Copy the lines of the data below exactly, from the line containing "Can you determine which of" through the end of the data, including both of those lines. Leave the pictures out of the copy.

Rows of spatial question data
..............................
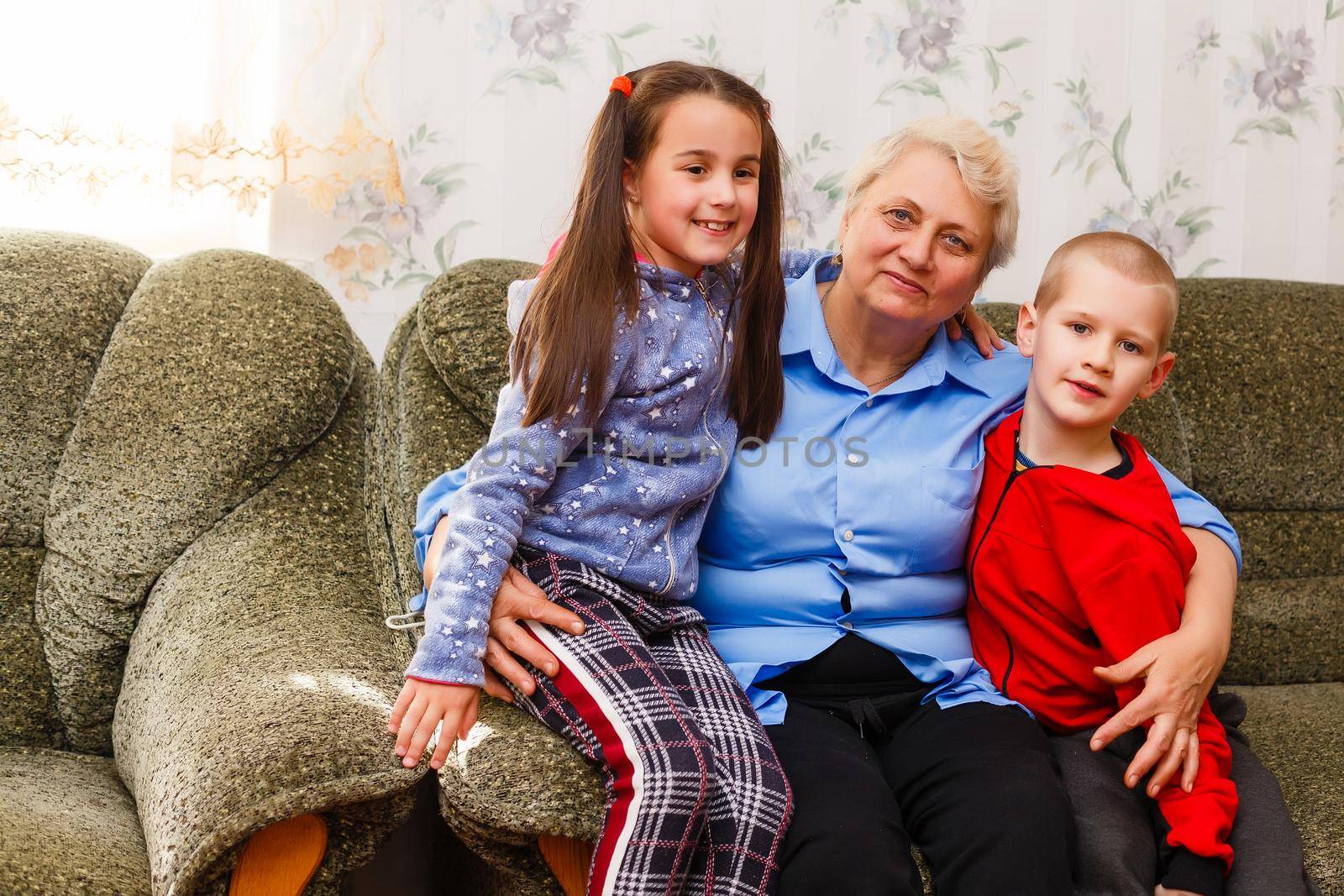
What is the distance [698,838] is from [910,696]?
370 mm

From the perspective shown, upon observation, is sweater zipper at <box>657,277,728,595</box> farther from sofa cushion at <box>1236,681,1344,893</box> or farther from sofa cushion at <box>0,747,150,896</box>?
sofa cushion at <box>1236,681,1344,893</box>

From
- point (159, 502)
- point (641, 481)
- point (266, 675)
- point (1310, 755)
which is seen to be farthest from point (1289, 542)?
point (159, 502)

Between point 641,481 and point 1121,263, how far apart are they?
0.63 meters

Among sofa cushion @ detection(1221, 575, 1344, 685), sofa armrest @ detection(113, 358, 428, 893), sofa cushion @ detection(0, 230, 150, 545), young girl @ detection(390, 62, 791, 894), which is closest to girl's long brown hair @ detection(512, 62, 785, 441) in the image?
young girl @ detection(390, 62, 791, 894)

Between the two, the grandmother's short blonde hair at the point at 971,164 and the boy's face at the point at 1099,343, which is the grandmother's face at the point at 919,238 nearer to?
the grandmother's short blonde hair at the point at 971,164

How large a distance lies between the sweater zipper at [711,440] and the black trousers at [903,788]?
20cm

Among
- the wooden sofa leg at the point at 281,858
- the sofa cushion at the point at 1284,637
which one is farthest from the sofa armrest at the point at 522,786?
the sofa cushion at the point at 1284,637

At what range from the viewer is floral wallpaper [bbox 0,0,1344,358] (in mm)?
1845

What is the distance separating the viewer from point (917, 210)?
1.40m

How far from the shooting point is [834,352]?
1.49 m

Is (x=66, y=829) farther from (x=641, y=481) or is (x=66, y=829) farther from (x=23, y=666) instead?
(x=641, y=481)

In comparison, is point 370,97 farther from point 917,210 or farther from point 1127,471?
point 1127,471

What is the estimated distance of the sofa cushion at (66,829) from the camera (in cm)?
110

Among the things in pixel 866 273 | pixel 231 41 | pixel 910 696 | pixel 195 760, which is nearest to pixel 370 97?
Answer: pixel 231 41
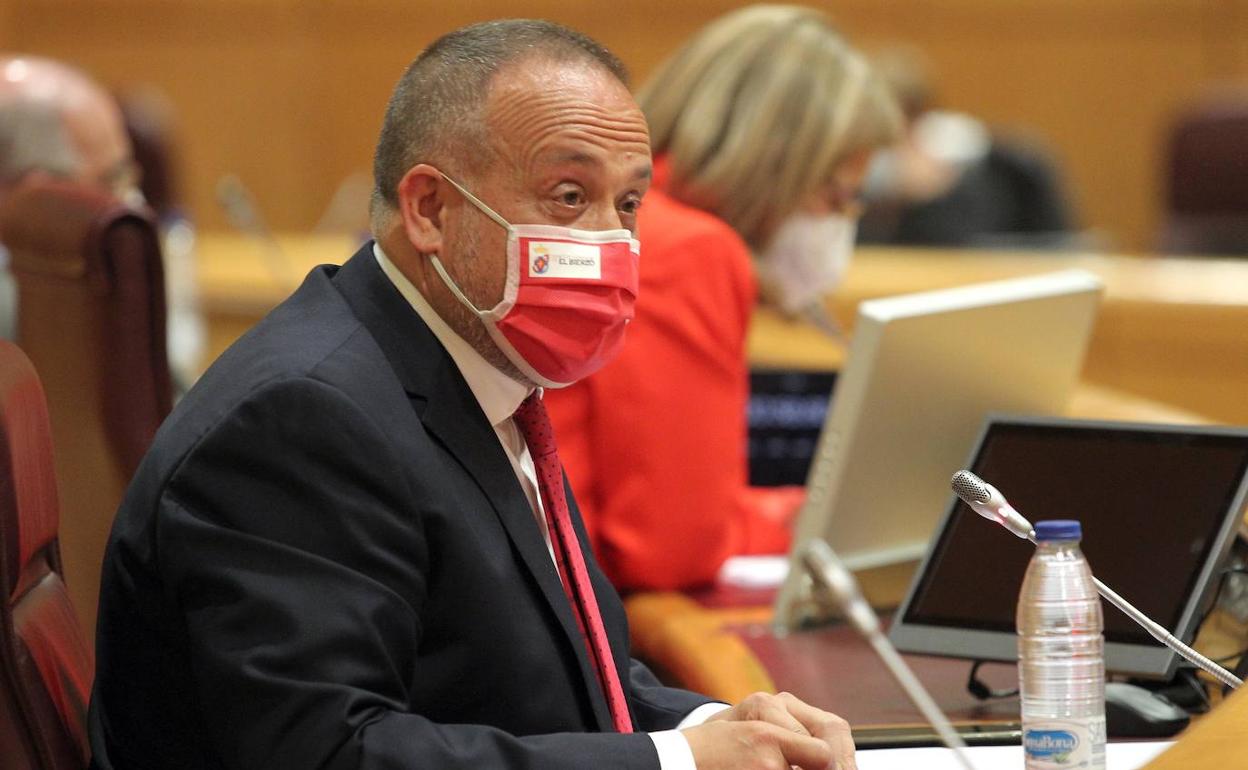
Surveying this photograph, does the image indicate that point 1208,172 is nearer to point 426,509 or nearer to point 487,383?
point 487,383

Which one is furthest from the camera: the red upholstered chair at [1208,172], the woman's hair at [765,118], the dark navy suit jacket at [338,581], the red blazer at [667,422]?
the red upholstered chair at [1208,172]

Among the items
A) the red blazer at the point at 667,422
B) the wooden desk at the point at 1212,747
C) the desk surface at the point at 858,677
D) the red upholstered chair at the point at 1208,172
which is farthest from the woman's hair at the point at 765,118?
the red upholstered chair at the point at 1208,172

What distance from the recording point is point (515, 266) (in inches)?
57.3

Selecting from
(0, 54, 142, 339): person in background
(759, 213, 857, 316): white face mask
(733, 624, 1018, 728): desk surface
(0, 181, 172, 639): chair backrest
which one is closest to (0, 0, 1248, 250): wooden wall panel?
(0, 54, 142, 339): person in background

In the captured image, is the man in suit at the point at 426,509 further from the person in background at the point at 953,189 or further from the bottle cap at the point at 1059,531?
the person in background at the point at 953,189

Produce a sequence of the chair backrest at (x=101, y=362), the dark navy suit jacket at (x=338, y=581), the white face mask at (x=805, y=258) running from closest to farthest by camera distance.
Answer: the dark navy suit jacket at (x=338, y=581) < the chair backrest at (x=101, y=362) < the white face mask at (x=805, y=258)

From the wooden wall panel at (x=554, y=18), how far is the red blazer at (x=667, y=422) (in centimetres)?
473

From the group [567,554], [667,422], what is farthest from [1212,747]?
[667,422]

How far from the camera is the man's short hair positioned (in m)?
1.44

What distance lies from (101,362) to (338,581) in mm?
977

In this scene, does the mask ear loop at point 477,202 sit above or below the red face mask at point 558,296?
above

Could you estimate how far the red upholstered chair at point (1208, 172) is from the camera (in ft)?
17.8

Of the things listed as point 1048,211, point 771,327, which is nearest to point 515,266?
point 771,327

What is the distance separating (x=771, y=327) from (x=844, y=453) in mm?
1860
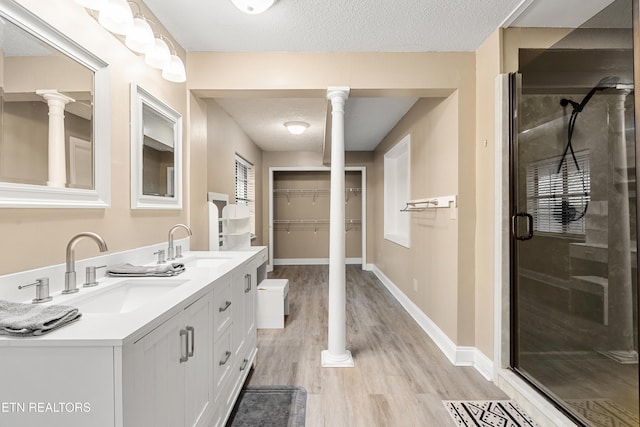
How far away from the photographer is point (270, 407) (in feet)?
6.02

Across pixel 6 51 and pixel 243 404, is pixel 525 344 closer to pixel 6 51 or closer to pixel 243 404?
pixel 243 404

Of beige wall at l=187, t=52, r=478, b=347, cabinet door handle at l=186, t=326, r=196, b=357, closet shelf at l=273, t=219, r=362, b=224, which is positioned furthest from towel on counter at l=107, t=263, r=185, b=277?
closet shelf at l=273, t=219, r=362, b=224

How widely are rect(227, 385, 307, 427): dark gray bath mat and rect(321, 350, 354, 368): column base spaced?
37cm

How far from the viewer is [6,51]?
1.00 m

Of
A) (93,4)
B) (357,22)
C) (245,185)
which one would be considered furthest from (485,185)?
(245,185)

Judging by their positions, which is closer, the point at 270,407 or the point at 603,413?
the point at 603,413

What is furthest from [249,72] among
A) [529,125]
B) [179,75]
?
[529,125]

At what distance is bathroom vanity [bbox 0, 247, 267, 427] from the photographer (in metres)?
0.74

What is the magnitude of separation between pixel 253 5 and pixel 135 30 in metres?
0.68

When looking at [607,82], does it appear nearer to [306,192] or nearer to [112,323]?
[112,323]

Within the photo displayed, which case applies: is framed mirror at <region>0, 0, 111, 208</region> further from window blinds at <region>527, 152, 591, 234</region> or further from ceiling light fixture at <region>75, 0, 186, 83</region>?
window blinds at <region>527, 152, 591, 234</region>

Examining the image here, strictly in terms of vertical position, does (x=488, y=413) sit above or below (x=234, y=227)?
below

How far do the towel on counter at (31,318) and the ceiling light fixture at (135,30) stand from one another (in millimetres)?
1204

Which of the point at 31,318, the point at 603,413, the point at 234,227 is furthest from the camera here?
the point at 234,227
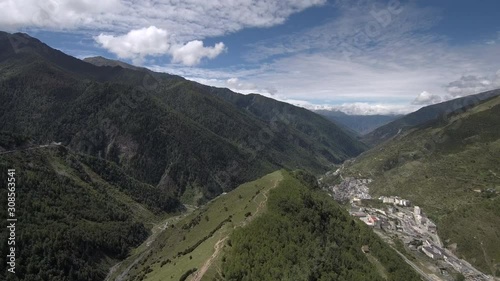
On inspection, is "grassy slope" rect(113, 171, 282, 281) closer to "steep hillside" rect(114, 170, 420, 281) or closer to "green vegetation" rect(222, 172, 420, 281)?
"steep hillside" rect(114, 170, 420, 281)

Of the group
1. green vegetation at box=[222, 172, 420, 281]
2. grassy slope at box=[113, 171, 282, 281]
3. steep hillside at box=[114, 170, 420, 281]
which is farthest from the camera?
grassy slope at box=[113, 171, 282, 281]

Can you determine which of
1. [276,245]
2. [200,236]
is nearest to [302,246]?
[276,245]

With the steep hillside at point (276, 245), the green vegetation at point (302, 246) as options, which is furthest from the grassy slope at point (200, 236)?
the green vegetation at point (302, 246)

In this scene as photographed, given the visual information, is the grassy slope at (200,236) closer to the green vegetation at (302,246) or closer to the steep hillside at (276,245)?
the steep hillside at (276,245)

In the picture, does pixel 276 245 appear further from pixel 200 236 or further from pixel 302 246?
pixel 200 236

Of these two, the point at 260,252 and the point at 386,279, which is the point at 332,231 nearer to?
the point at 386,279

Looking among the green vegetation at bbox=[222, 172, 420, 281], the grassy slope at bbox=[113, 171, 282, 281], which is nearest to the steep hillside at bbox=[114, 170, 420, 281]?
the green vegetation at bbox=[222, 172, 420, 281]
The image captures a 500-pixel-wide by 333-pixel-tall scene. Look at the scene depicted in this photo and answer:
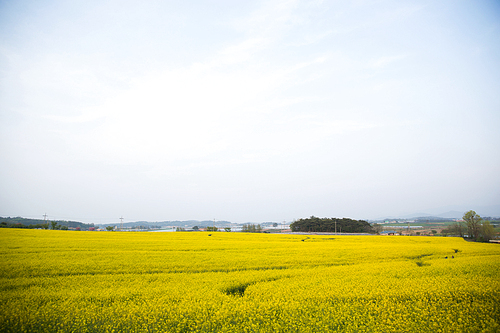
..............................
EXERCISE RESULT:
Can you determine which of
1. [276,245]
2. [200,236]
is nearest to [302,246]?
[276,245]

With the steep hillside at point (276, 245), the green vegetation at point (302, 246) as options, which is furthest from the grassy slope at point (200, 236)?
the green vegetation at point (302, 246)

In this scene as photographed, given the visual information, is the grassy slope at (200,236) closer to the green vegetation at (302,246) or closer to the steep hillside at (276,245)?
the steep hillside at (276,245)

In the picture, does pixel 276 245 appear further from pixel 200 236 or further from pixel 302 246?
pixel 200 236

Of these two, the point at 260,252 and the point at 386,279, which is the point at 332,231 nearer to?
the point at 386,279

Looking among the green vegetation at bbox=[222, 172, 420, 281], the grassy slope at bbox=[113, 171, 282, 281], which is nearest to the steep hillside at bbox=[114, 170, 420, 281]?
the green vegetation at bbox=[222, 172, 420, 281]
The image captures a 500-pixel-wide by 333-pixel-tall scene. Look at the scene depicted in this photo and answer:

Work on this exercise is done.